→ Task objective
Write out again, unchanged, the line that has "flamingo, sea, and wallpaper image" and each following line through the end of the entries below; leave pictures out.

Source records
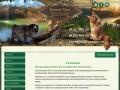 Питомник Мейн Кунов и Курильских бобтейлов Forest Sun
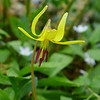 <h1>Trout Lily</h1> Found along the Appalachian Trail, on Roan Mountain.  May, 2013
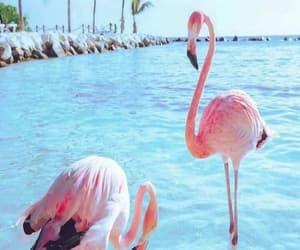 flamingo, sea, and wallpaper image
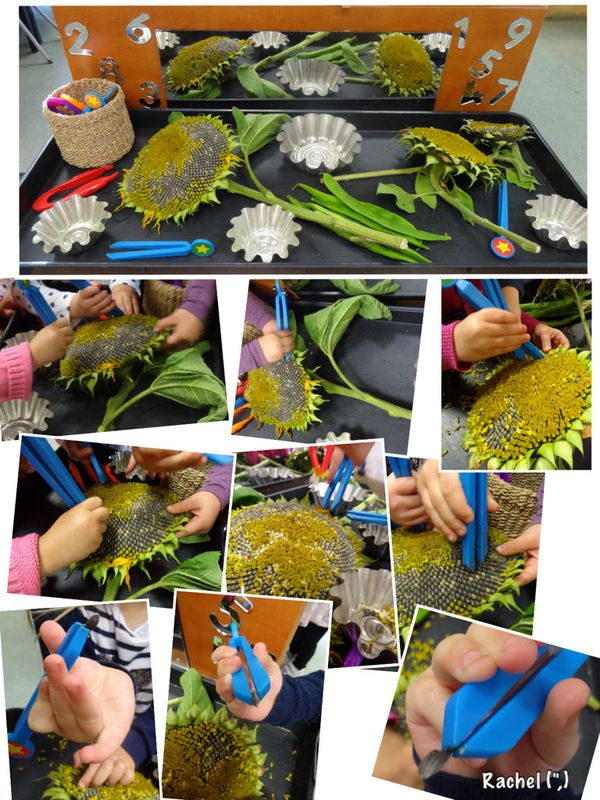 "Exploring sunflowers and beans with tweezers... and fingers - from Rachel ("",)"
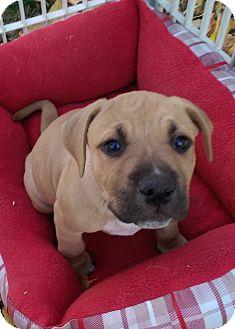 American Staffordshire Terrier/Labrador Retriever Mix Puppy for adoption in Ogden, Utah - Granbull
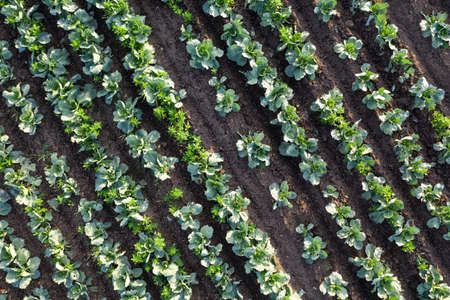 Cabbage plantation in the field. Vegetables grow in a rows. Aerial view from drone. Top view Reklamní fotografie - 153664197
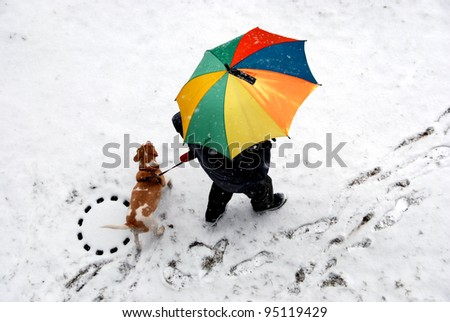 Walk with a dog - stock photo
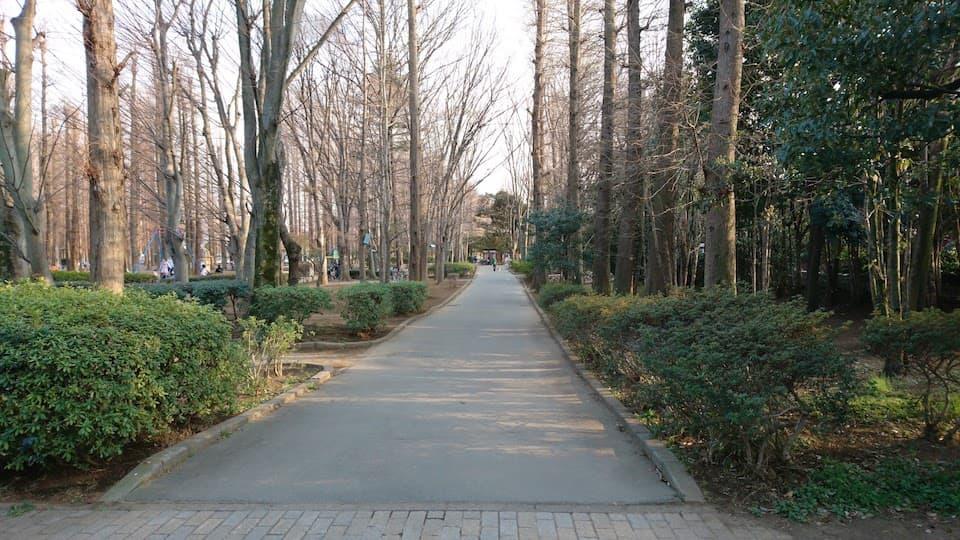 北浦和〜武蔵浦和を結ぶ「別所沼公園ルート」を走ってきた|ともらん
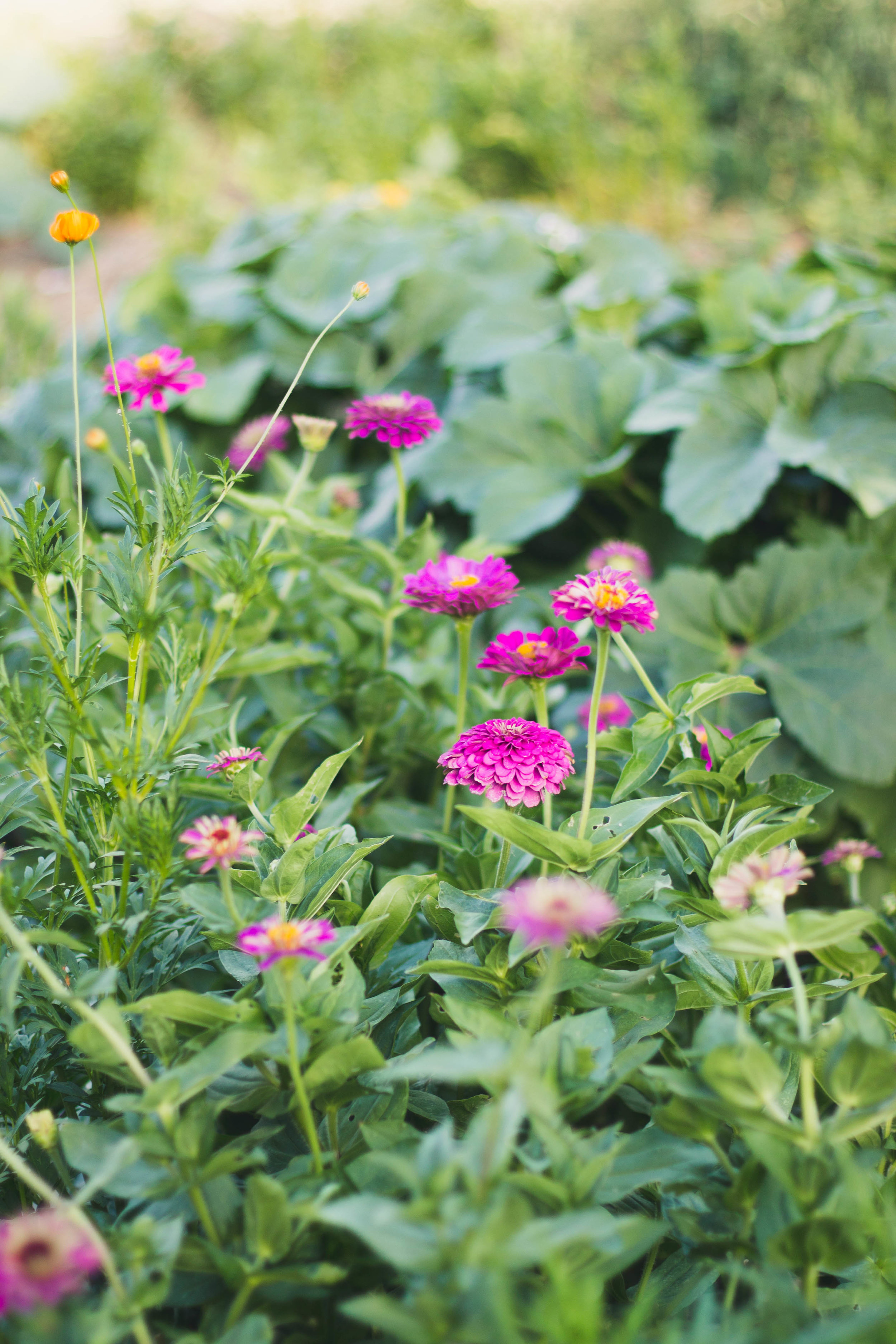 who doesn't love zinnias? & that's okra in the background.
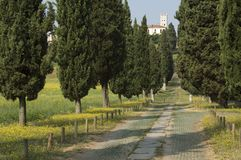 Avenue of cypresses Stock Image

→ Task solution
 flamingo, sea, and wallpaper image
 "Exploring sunflowers and beans with tweezers... and fingers - from Rachel ("",)"
 American Staffordshire Terrier/Labrador Retriever Mix Puppy for adoption in Ogden, Utah - Granbull
 Cabbage plantation in the field. Vegetables grow in a rows. Aerial view from drone. Top view Reklamní fotografie - 153664197
 Walk with a dog - stock photo
 北浦和〜武蔵浦和を結ぶ「別所沼公園ルート」を走ってきた|ともらん
 who doesn't love zinnias? & that's okra in the background.
 Avenue of cypresses Stock Image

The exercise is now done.